▸ TASK MATERIAL:
===============

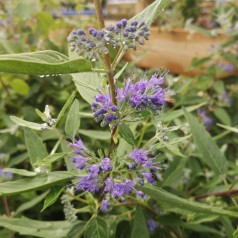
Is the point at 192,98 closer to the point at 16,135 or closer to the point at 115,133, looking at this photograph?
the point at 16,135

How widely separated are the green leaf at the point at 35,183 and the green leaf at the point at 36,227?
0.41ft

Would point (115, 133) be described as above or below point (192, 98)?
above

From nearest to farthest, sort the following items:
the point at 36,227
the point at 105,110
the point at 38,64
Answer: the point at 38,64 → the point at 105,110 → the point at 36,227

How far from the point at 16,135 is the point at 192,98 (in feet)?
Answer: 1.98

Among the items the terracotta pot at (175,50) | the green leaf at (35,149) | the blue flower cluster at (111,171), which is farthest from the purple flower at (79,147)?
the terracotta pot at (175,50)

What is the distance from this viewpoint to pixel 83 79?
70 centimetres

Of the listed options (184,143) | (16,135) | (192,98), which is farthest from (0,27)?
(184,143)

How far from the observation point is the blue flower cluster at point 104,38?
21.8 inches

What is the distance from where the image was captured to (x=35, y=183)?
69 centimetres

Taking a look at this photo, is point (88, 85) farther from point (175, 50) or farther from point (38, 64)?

===============

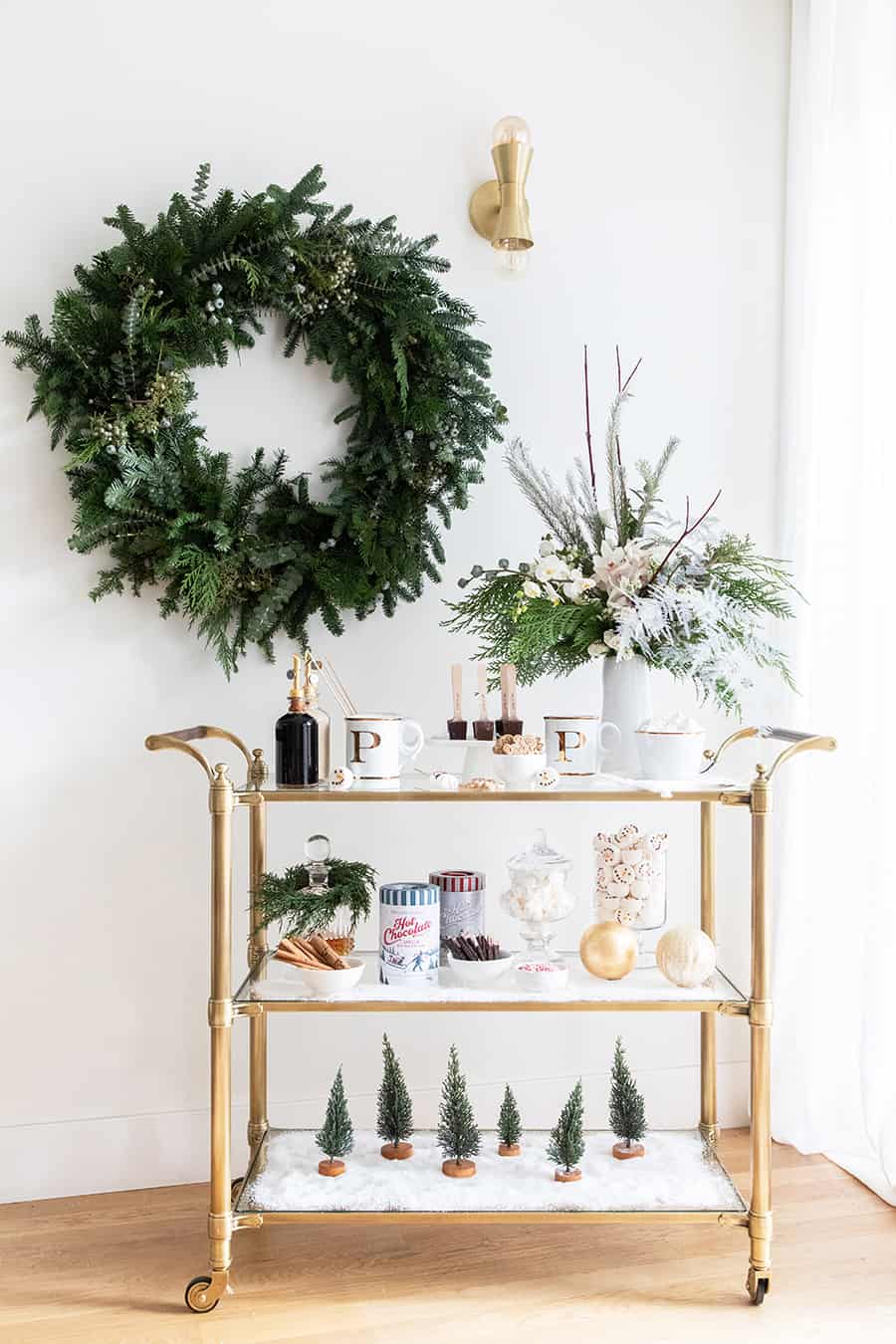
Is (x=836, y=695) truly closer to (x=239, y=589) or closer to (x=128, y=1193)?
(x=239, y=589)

===============

Reproduce the material above, starting with the line that contains "Of the listed" and going on through the line that contains "69 centimetres", with the requests kept unchanged. In the answers, offset every number, whether a coordinate or a distance, by adding 92.

Of the listed options (184,143) | (16,135) | (192,98), which is farthest from (0,27)?
(276,235)

How far from the observation point is the blue flower cluster at point 104,38?
113.8 inches

What is the distance from where the image was captured to (x=35, y=183)?
161 centimetres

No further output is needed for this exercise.